--- Exercise 1 ---
Summarize the text on monitoring multi-version environments in two sentences.
--- Exercise 2 ---
Repeat word for word the stretch of the monitoring text from "Multi-version environments add" through "pods → downstream services.".

Multi-version environments add complexity. You need visibility into which versions are running, how they’re performing, and where problems occur.

Application Insights: Distributed Tracing

Every request gets a correlation ID that flows through YARP → version-specific pods → downstream services.

Instrumentation:

// Program.cs - Enable Application Insights
builder.Services.AddApplicationInsightsTelemetry(options =>
{
    options.ConnectionString = builder.Configuration["ApplicationInsights:ConnectionString"];
    options.EnableAdaptiveSampling = true;
});

// Automatic instrumentation for:
// - HTTP requests
// - Dependencies (SQL, Redis, external APIs)
// - Exceptions
// - Performance counters

Custom Telemetry for Tenant/Version Context:

public class TelemetryEnricher : ITelemetryInitializer
{
    private readonly IHttpContextAccessor _httpContextAccessor;
    
    public void Initialize(ITelemetry telemetry)
    {
        var httpContext = _httpContextAccessor.HttpContext;
        if (httpContext != null)
        {
            // Add tenant and version context to all telemetry
            telemetry.Context.GlobalProperties["TenantId"] = 
                httpContext.Request.Headers["X-Tenant-Id"];
            telemetry.Context.GlobalProperties["TenantVersion"] = 
                httpContext.Request.Headers["X-Tenant-Version"];
            telemetry.Context.GlobalProperties["PodName"] = 
                Environment.GetEnvironmentVariable("HOSTNAME");
            telemetry.Context.GlobalProperties["ServiceVersion"] = 
                Environment.GetEnvironmentVariable("SERVICE_VERSION");
        }
    }
}

KQL Queries for Multi-Version Analysis

Which tenants are experiencing high latency?

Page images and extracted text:
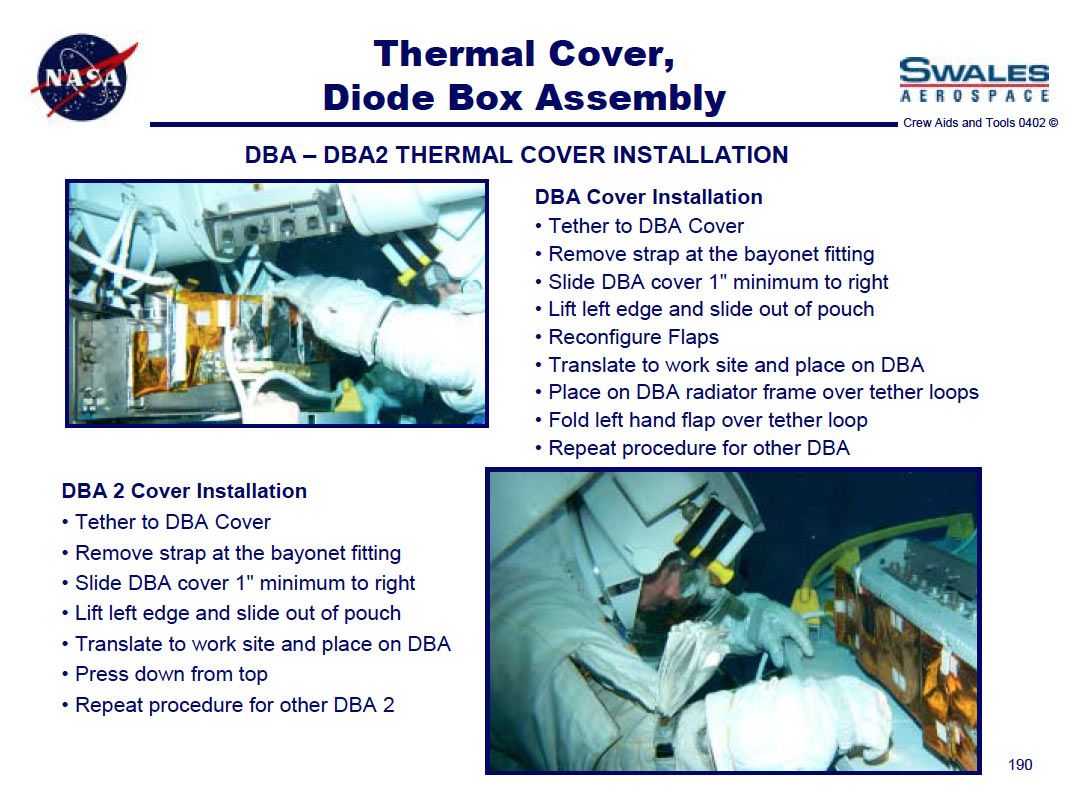 NASA

Thermal Cover,
Diode Box Assembly

SWALES
AEROSPACE

Crew Aids and Tools 0402 ©

DBA – DBA2 THERMAL COVER INSTALLATION

DBA Cover Installation
• Tether to DBA Cover
• Remove strap at the bayonet fitting
• Slide DBA cover 1" minimum to right
• Lift left edge and slide out of pouch
• Reconfigure Flaps
• Translate to work site and place on DBA
• Place on DBA radiator frame over tether loops
• Fold left hand flap over tether loop
• Repeat procedure for other DBA

DBA 2 Cover Installation
• Tether to DBA Cover
• Remove strap at the bayonet fitting
• Slide DBA cover 1" minimum to right
• Lift left edge and slide out of pouch
• Translate to work site and place on DBA
• Press down from top
• Repeat procedure for other DBA 2

190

--- Answer section 1 ---
Multi-version environments add complexity and call for visibility into which versions are running, how they perform, and where problems occur. Each request carries a correlation ID that flows through YARP to version-specific pods and downstream services, and custom telemetry adds tenant ID, tenant version, pod name, and service version to all telemetry.

--- Answer section 2 ---
Multi-version environments add complexity. You need visibility into which versions are running, how they’re performing, and where problems occur.

Application Insights: Distributed Tracing

Every request gets a correlation ID that flows through YARP → version-specific pods → downstream services.